Solving Fredholm Integral Equations of the Second Kind via Wasserstein Gradient Flows
Francesca R. Crucinio, Adam M. Johansen
TL;DR
The paper addresses solving Fredholm integral equations of the second kind on unbounded domains where the unknown is a density. It introduces a KL-regularized objective and derives a Wasserstein gradient flow and an associated McKean--Vlasov SDE to characterize the minimizer, followed by an interacting-particle scheme with Euler--Maruyama discretization to approximate the flow. The authors prove existence, uniqueness, and convergence results for the minimizers as regularization vanishes, establish propagation of chaos for the particle system, and derive practical error bounds to guide particle counts and time steps. Empirically, FE2kind-WGF demonstrates accuracy and stability across Gaussian benchmarks, KL expansions, and GP-SSM equilibria, and compares favorably with RJ-MCMC and Nyström methods, particularly on unbounded domains and in challenging regimes.

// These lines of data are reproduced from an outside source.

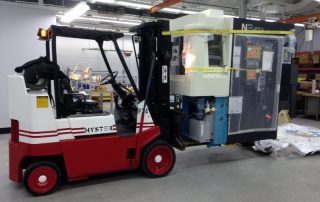 5,500 lb. Machining center uncrated, unloaded, and place in location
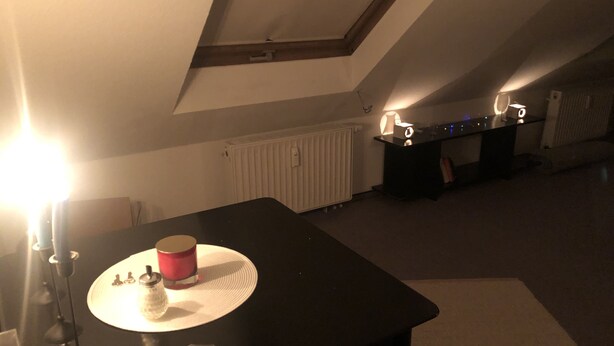 Ein schwach beleuchteter Raum mit einem Tisch, einem Heizkörper und einem Schreibtisch mit einer Lampe.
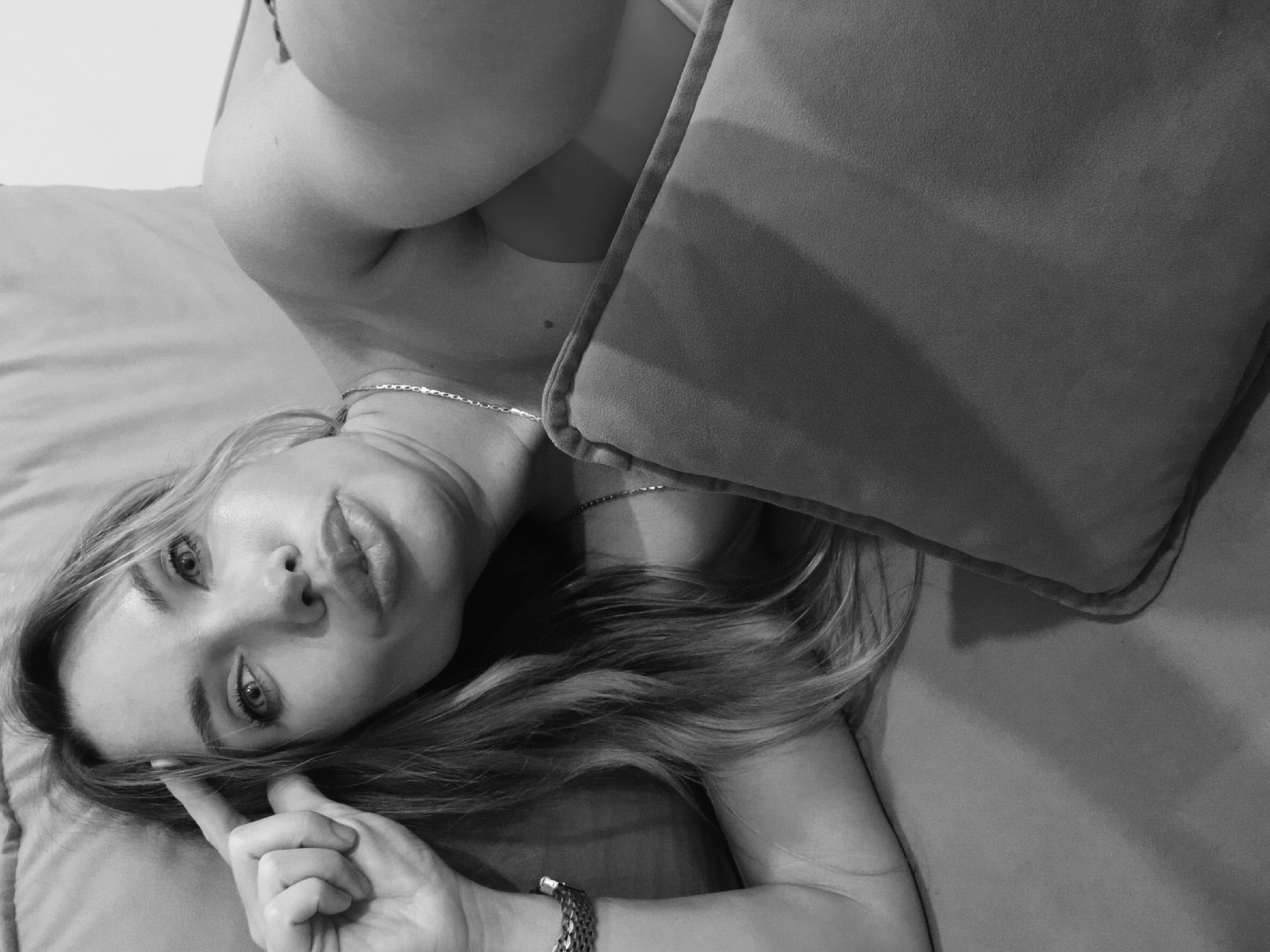 A black-and-white, eye-level, upward-facing portrait of a fair-skinned woman with shoulder-length blonde hair, lying on a bed or similar surface. She is angled towards the viewer with her head resting on the bed and a pillow beside her head on her right. She is looking up and touching her forehead with a finger on her left hand. She is wearing a bracelet, a necklace, and what appears to be a light-colored top or undergarment. The background is indistinct, showing the bedsheet or covering. The location is not identifiable.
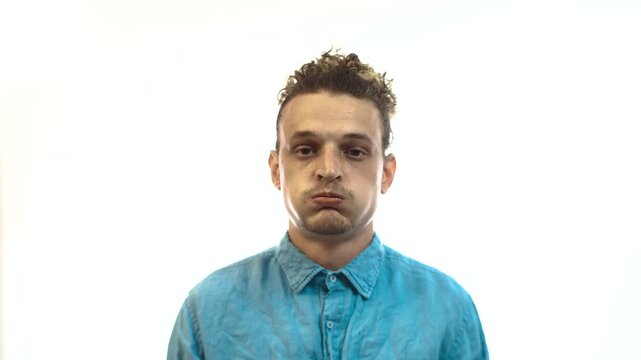 Exasperated Man Sighing and Looking Judgmental on White Background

The framework provides a scalable, adaptive alternative to fixed discretizations, with potential for high-dimensional extensions and applications in spatial statistics and Bayesian inference.
Abstract
Motivated by a recent method for approximate solution of Fredholm equations of the first kind, we develop a corresponding method for a class of Fredholm equations of the \emph{second kind}. In particular, we consider the class of equations for which the solution is a probability measure. The approach centres around specifying a functional whose gradient flow admits a minimizer corresponding to a regularized version of the solution of the underlying equation and using a mean-field particle system to approximately simulate that flow. Theoretical support for the method is presented, along with some illustrative numerical results.